僕の冒険が純文学風に書かれていてなかなか冒険が進まない

Lie街

無慈悲

僕は選ばれた。そこにはなんの作為もなく、或いは造作もなく。僕は初代勇者の末裔だった。運命というやつはそうやって僕の首を絞めたがる。そんな、なんの意味もなさない理由で僕は2代目の勇者に選ばれた。

城までの道中、僕は空を見上げた。何年ぶりだろうか、こんなにも青い空に心を打たれているのは。海を写し取った空に真っ白な陸地が浮かんでいる。あそこに逃げれればどれだけいいことかと、自分のことながら苦しいくらいに不憫に思った。

どこまでも続くような──続いて欲しいレッドカーペットを歩く。なるべく失礼のないように恭しく真面目に丁寧に歩く。豪華できらびやかな、権力の象徴のような椅子にふくよかなこの国の王がドカりと座っている。

「よく来たな勇者よ」

よく響く低い声が部屋いっぱいに羽を広げる。その声には妙な説得力があり、もっともらしい大義名分をひとしきり喋り終えたあと、僕の顔を上げさせ王様は召使いを呼んだ。

「勇者よ、これをさずけよう」

王様は子供が使うものよりも少し質のよく、大きさの大きい木の剣と、物持ちの良さそうなまな板をくれた。そのまな板をよく観察すると木の盾だったことは言うまでもないだろう。もし、これが冗談のつもりならばこれ以上ないくらいに笑ったかもしれないが、生憎、王様の顔は仮面でもつけているかのような澄ました表情を崩していなかった。

僕は王様のさもしさを腹立たしく思った。もちろん、僕も人の事をとやかく言えるほど賢者ではないし、人並みに下卑た所はあると思っていたが、王様のそれはあんまりじゃないか。僕は今から命を賭してこの国を救わんとするのに、あなたがさずけてくださるのはチャンバラごっこをするような木の剣ではないですか。もしも許可が出るのなら、僕はその場に打ちひしがれていたかもしれない。
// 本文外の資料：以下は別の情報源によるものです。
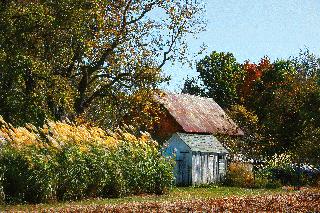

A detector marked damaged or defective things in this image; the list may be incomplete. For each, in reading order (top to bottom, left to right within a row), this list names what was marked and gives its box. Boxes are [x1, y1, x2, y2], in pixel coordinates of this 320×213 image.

rusty metal roof [156, 92, 244, 136]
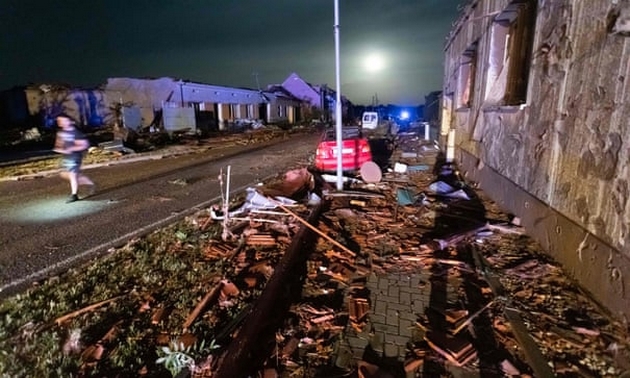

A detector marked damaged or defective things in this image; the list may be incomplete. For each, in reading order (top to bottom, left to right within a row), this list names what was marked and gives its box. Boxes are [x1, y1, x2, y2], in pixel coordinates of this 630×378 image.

broken window [460, 43, 478, 110]
broken window [484, 0, 540, 106]
damaged house [442, 0, 630, 318]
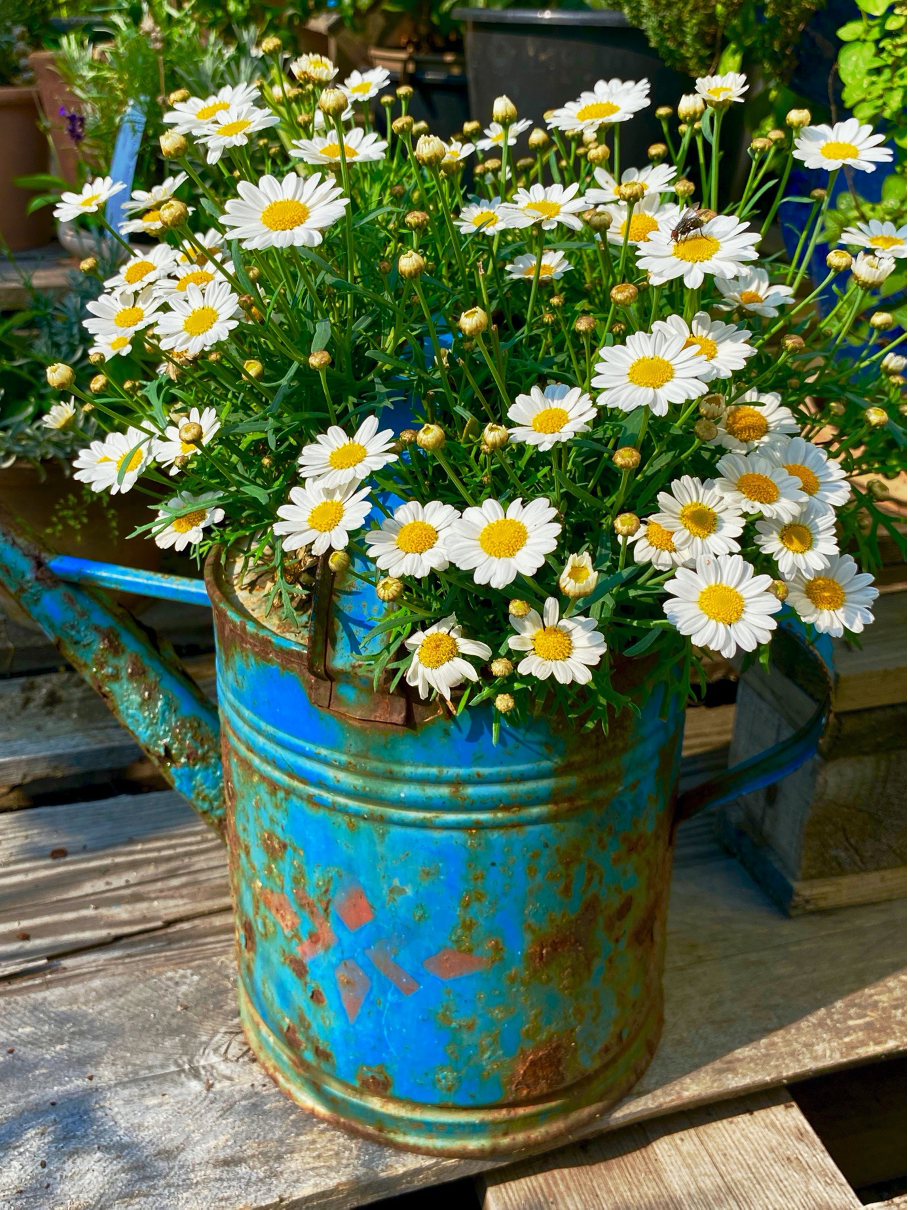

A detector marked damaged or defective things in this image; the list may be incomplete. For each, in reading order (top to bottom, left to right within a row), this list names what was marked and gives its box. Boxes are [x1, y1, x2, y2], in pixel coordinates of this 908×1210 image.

rusty blue watering can [0, 508, 828, 1152]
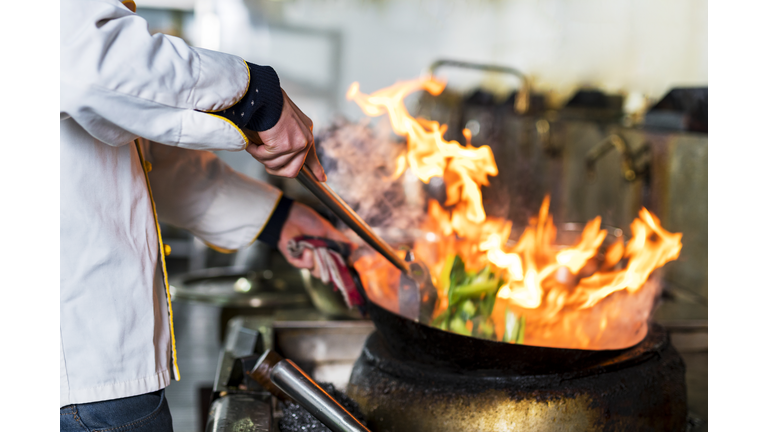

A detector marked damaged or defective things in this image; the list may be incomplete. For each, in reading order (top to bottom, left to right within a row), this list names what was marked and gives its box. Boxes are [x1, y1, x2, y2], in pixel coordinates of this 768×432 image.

charred metal base [346, 324, 684, 432]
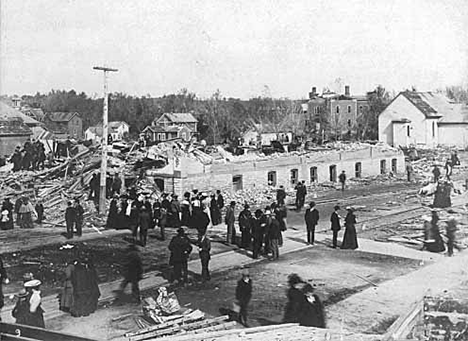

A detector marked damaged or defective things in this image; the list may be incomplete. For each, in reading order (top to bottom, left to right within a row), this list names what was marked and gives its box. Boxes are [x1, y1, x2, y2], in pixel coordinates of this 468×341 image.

damaged structure [147, 141, 406, 194]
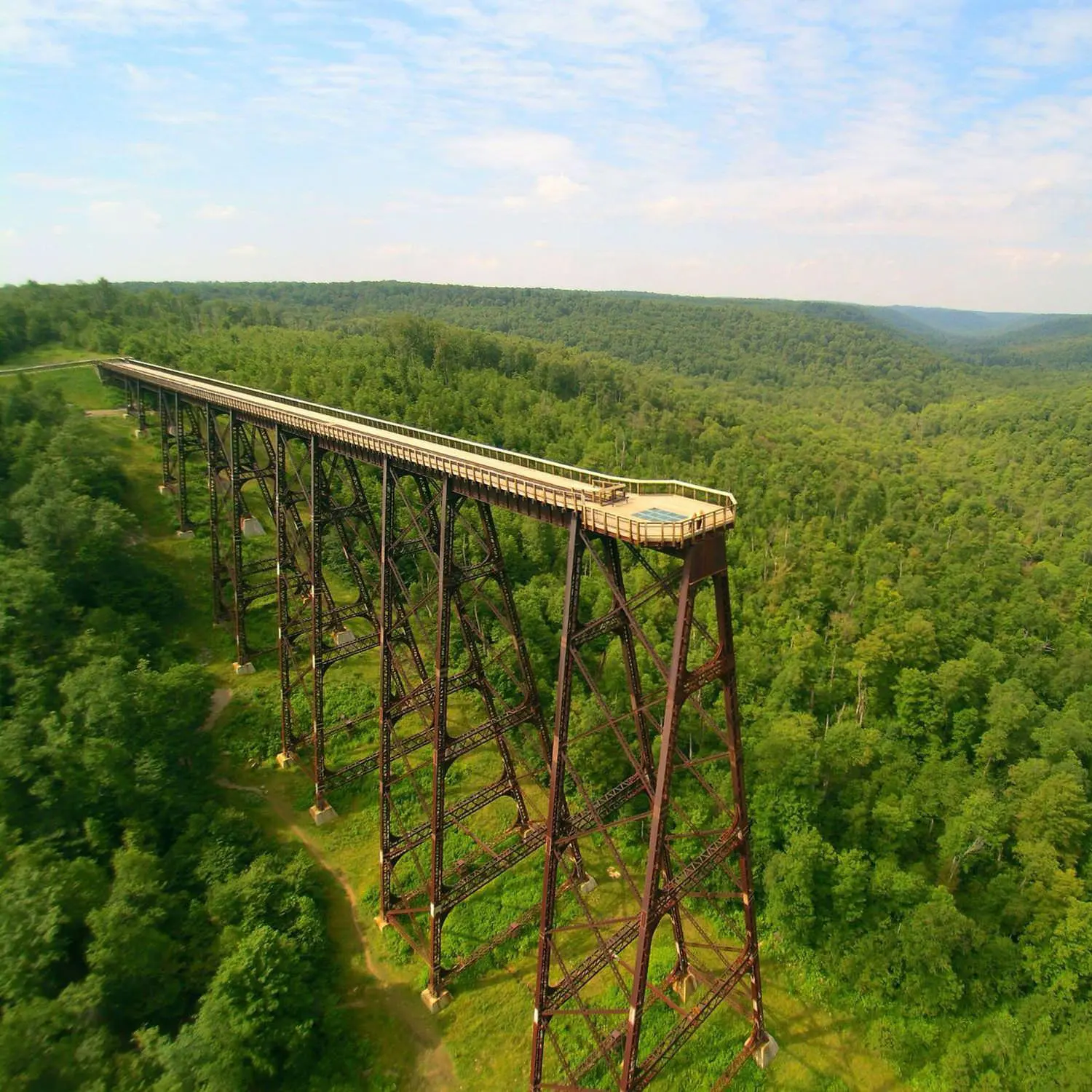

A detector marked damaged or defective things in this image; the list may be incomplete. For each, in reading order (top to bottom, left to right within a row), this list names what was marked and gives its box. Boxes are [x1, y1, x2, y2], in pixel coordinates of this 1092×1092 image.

rusted steel tower [98, 356, 773, 1083]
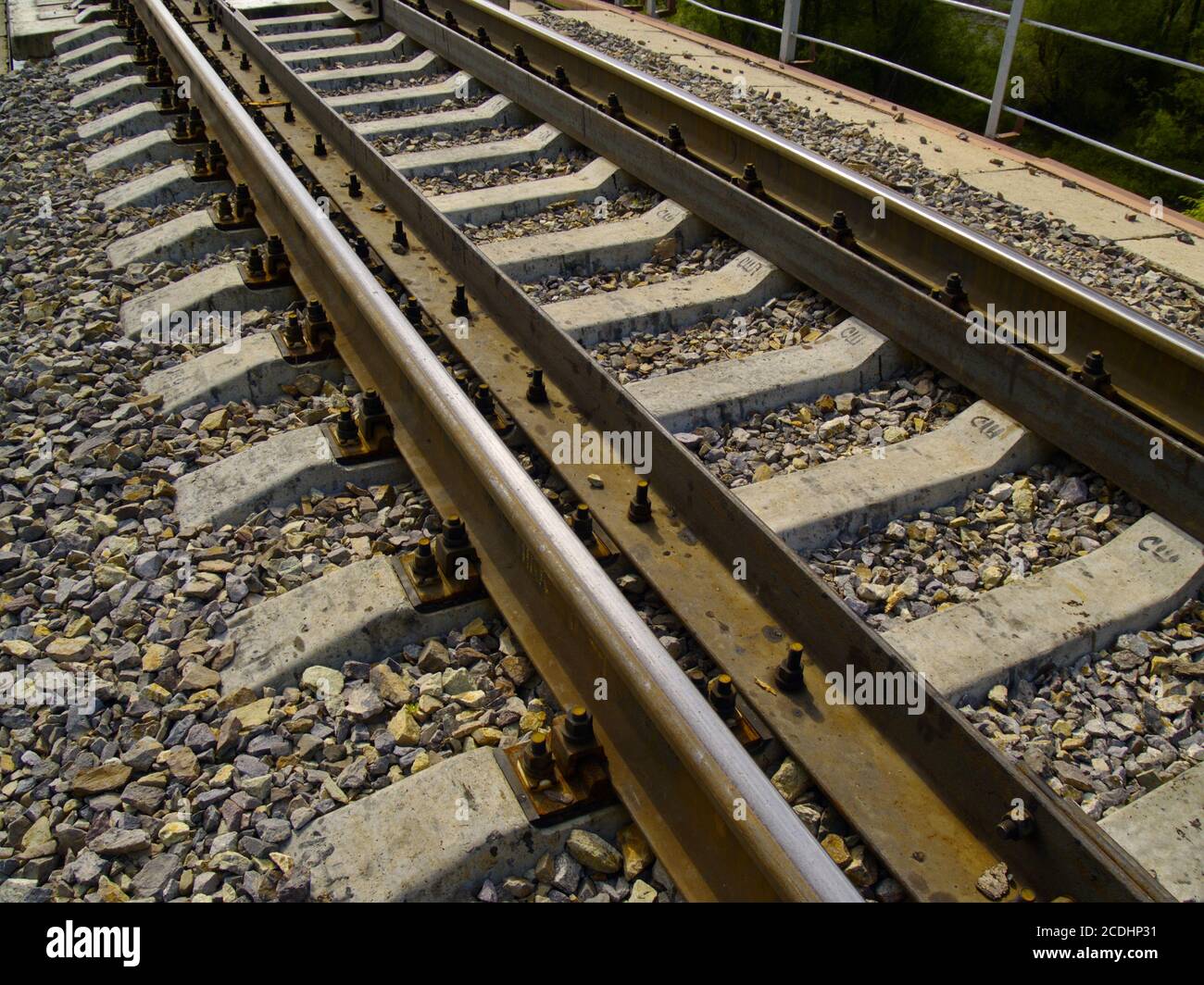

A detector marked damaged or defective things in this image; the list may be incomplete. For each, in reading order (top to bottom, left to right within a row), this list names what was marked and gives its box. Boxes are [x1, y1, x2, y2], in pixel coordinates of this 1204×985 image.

rusty metal strip [136, 0, 861, 895]
rusty metal strip [202, 0, 1180, 895]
でも、僕はその気持ちさえも押し殺して、できるだけ低姿勢にそれらを受け取った。それから僕が念入りにお礼を言い、元の場所へ膝まづくと王様は更に信じられないことを言った。

「勇者よ、酒場に行き仲間を集めるのだ」

その後に仲間は3人だとか、僧侶だとか戦士だとか言っていたが僕はその王様の適当加減に嫌気がさし、王様に嫌悪感に似た感情さえ抱き始めまともに話を聞くことが出来なかった。

仲間を集めろ?昼間っから酒屋にいるようなやつを仲間にするのか。それならば、城の兵士を幾人か連れていく方がどれほど良いか。そんなことを思いながら兵士のこわばった顔と王様の声の残響を背に城を出た。